## What is being asked
The reply should match the listing below character for character, except that no image is carried over.

## Exercise materials

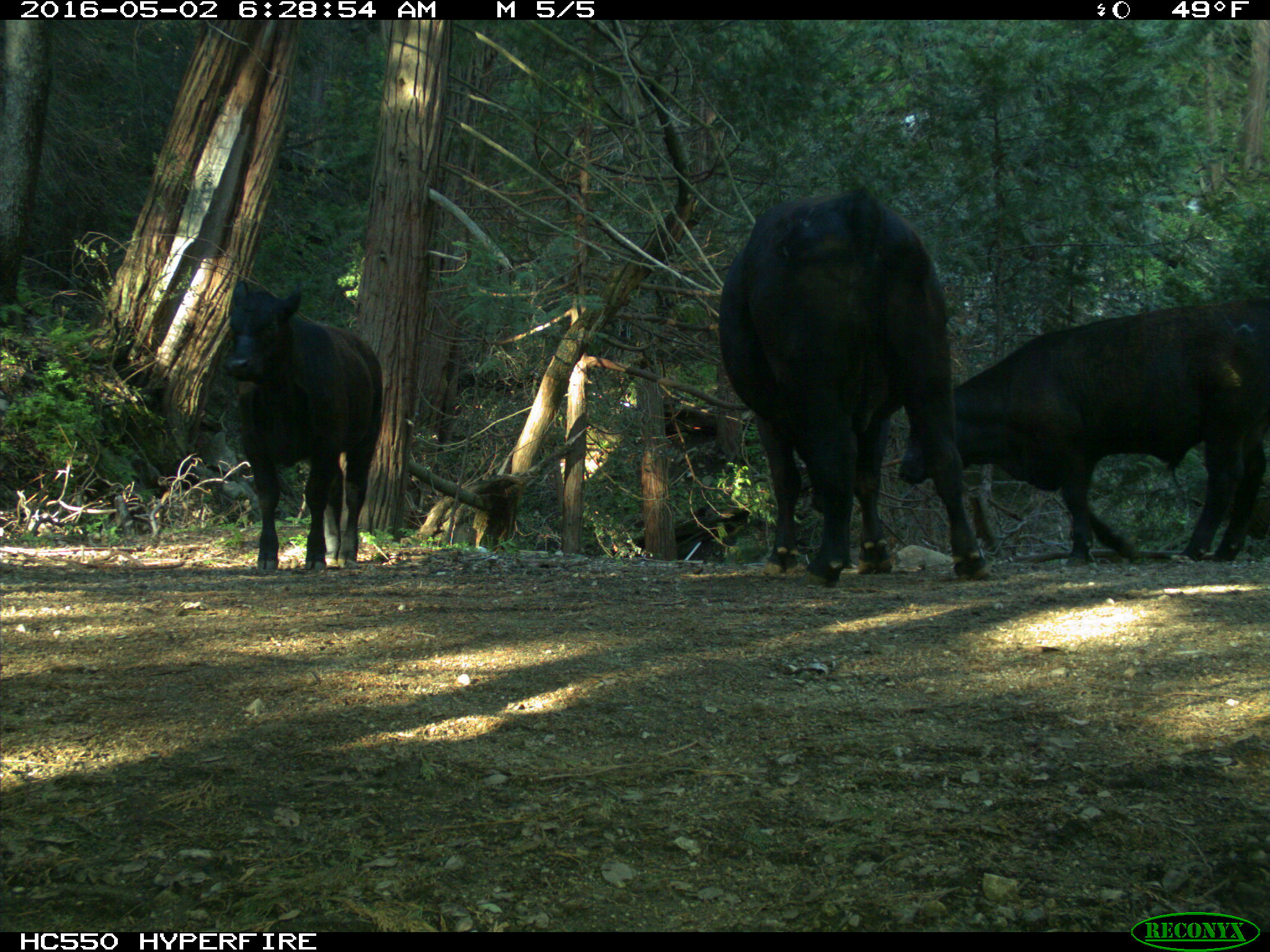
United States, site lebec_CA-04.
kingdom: Animalia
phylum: Chordata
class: Mammalia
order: Artiodactyla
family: Bovidae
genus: Bos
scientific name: Bos taurus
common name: domestic cow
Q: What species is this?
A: Bos taurus (domestic cow).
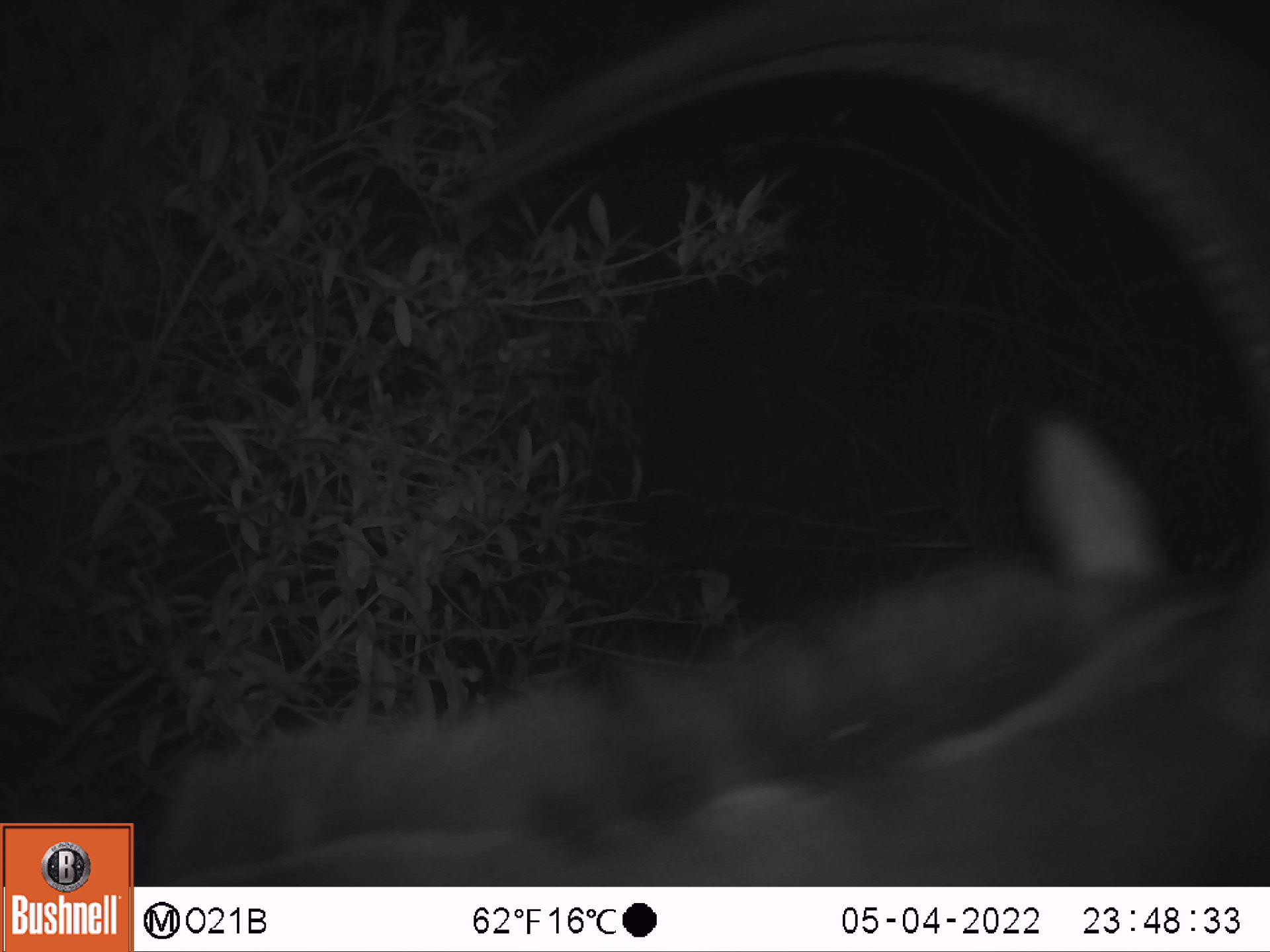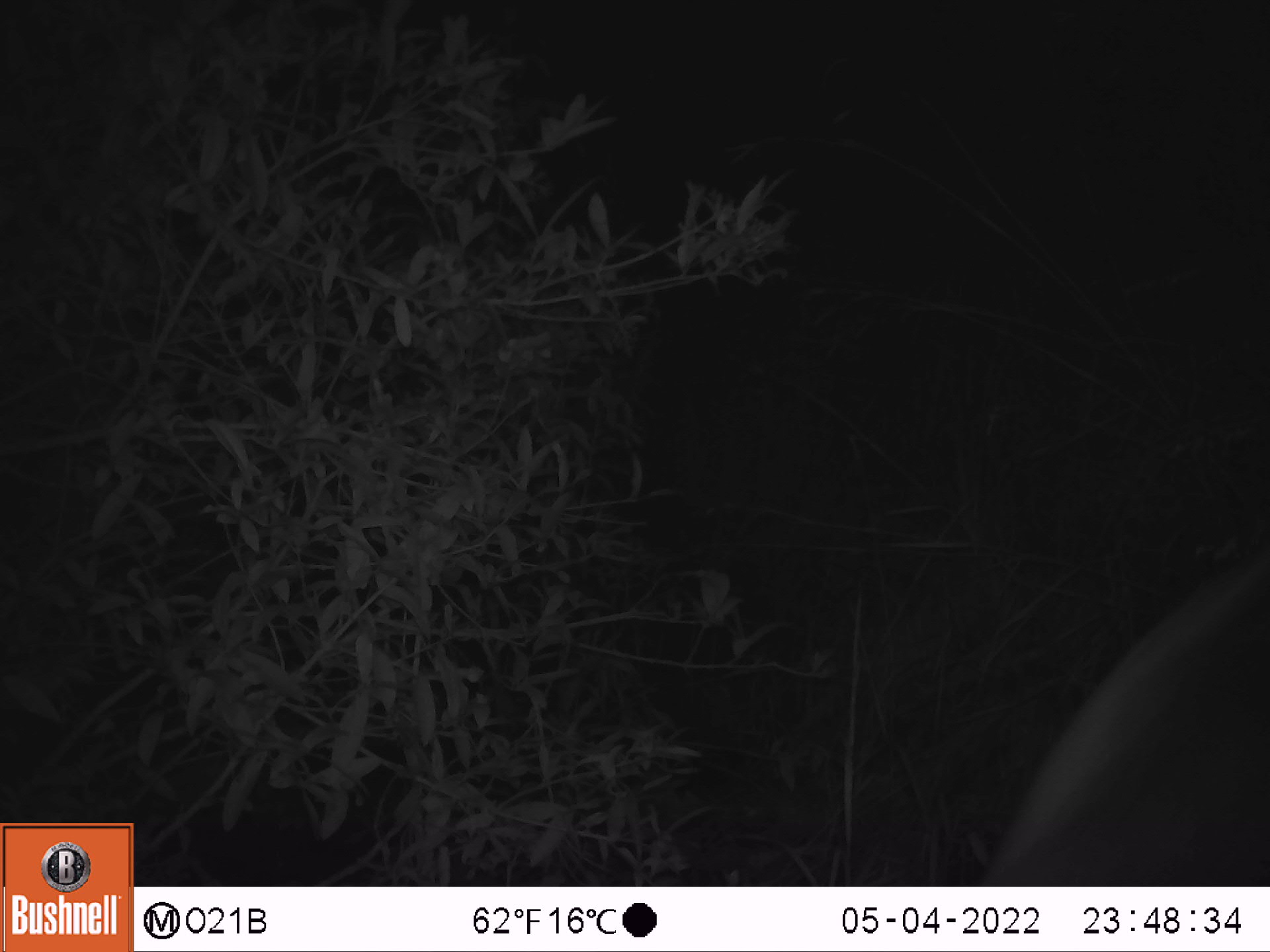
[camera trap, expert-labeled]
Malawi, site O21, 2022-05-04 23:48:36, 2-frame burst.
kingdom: Animalia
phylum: Chordata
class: Mammalia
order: Artiodactyla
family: Bovidae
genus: Hippotragus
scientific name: Hippotragus niger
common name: sable antelope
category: sable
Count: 1.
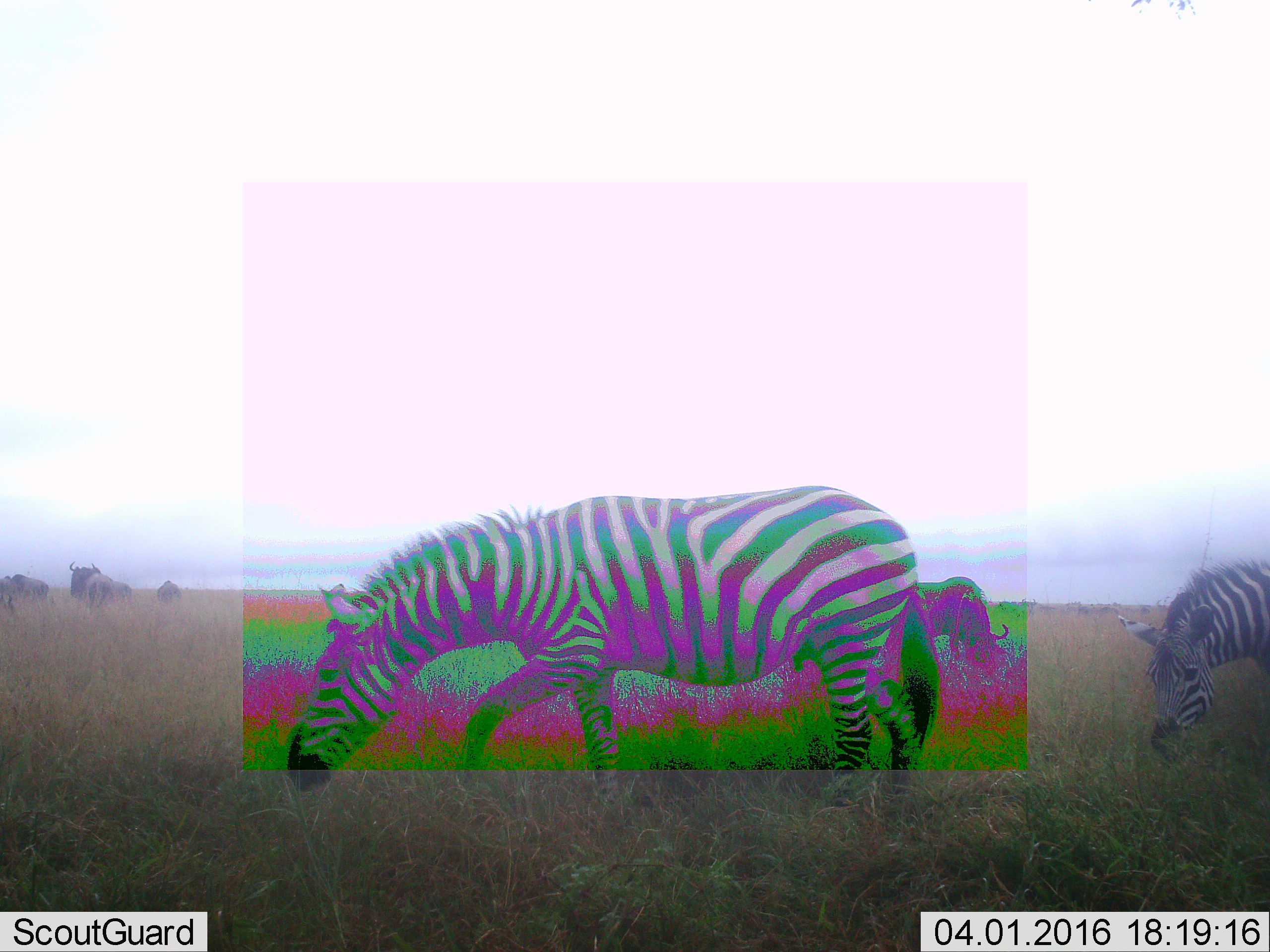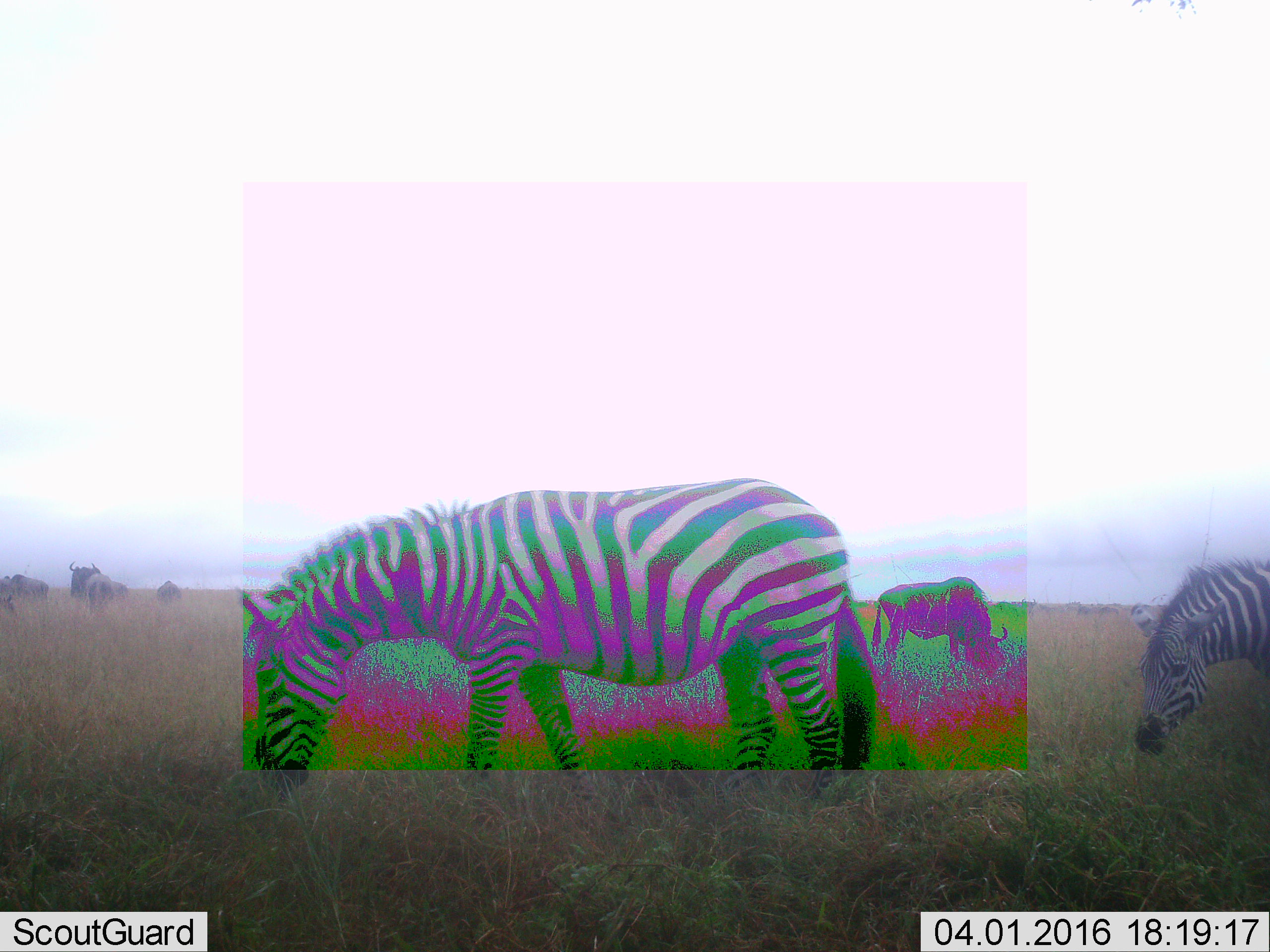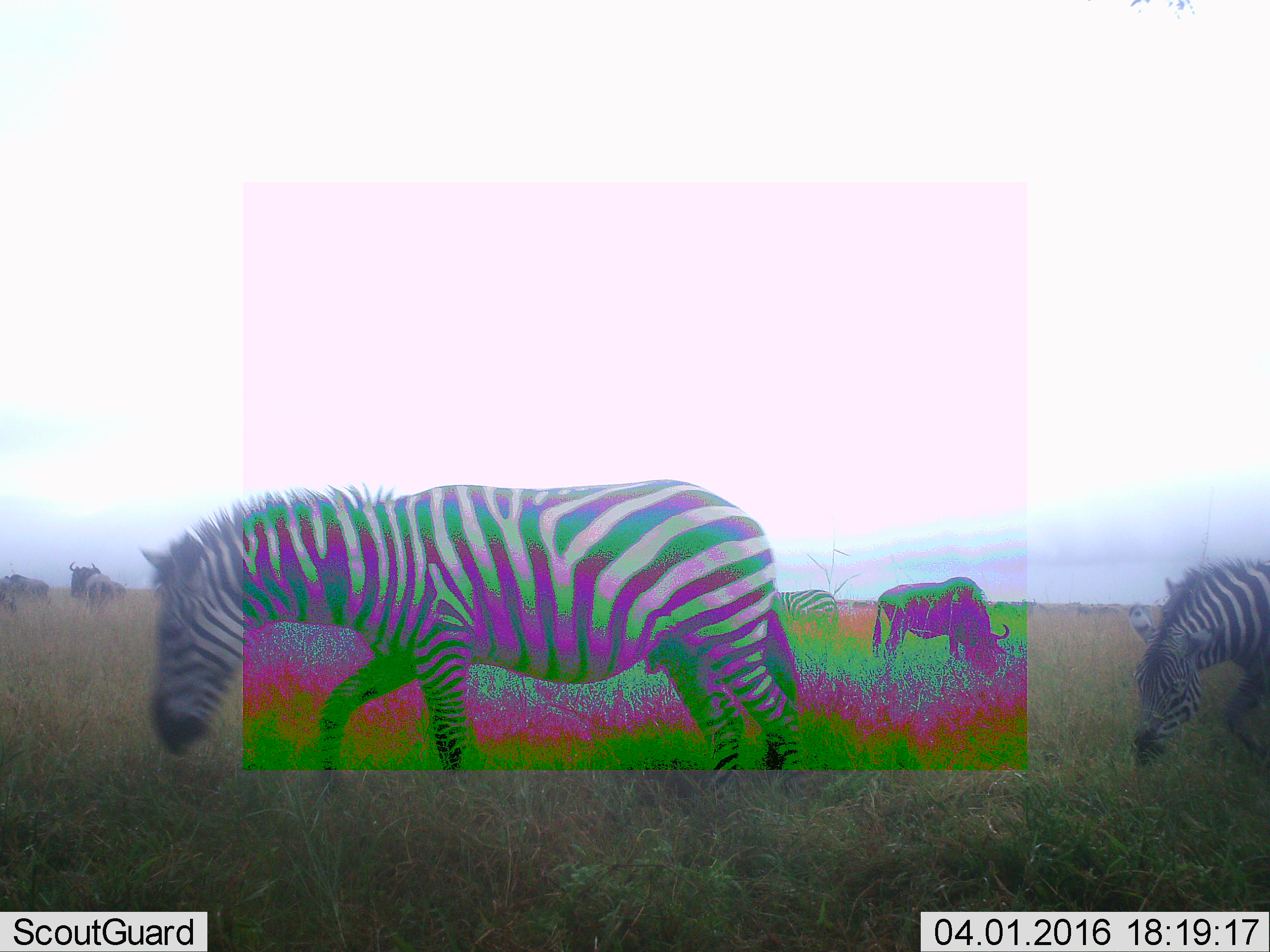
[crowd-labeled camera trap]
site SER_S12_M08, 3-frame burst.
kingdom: Animalia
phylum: Chordata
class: Mammalia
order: Artiodactyla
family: Bovidae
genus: Connochaetes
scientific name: Connochaetes taurinus taurinus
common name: blue wildebeest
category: wildebeestblue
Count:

## Solution for this task
United States, site lebec_CA-04.
kingdom: Animalia
phylum: Chordata
class: Mammalia
order: Artiodactyla
family: Bovidae
genus: Bos
scientific name: Bos taurus
common name: domestic cow
Q: What species is this?
A: Bos taurus (domestic cow).
[camera trap, expert-labeled]
Malawi, site O21, 2022-05-04 23:48:36, 2-frame burst.
kingdom: Animalia
phylum: Chordata
class: Mammalia
order: Artiodactyla
family: Bovidae
genus: Hippotragus
scientific name: Hippotragus niger
common name: sable antelope
category: sable
Count: 1.
[crowd-labeled camera trap]
site SER_S12_M08, 3-frame burst.
kingdom: Animalia
phylum: Chordata
class: Mammalia
order: Artiodactyla
family: Bovidae
genus: Connochaetes
scientific name: Connochaetes taurinus taurinus
common name: blue wildebeest
category: wildebeestblue
Count:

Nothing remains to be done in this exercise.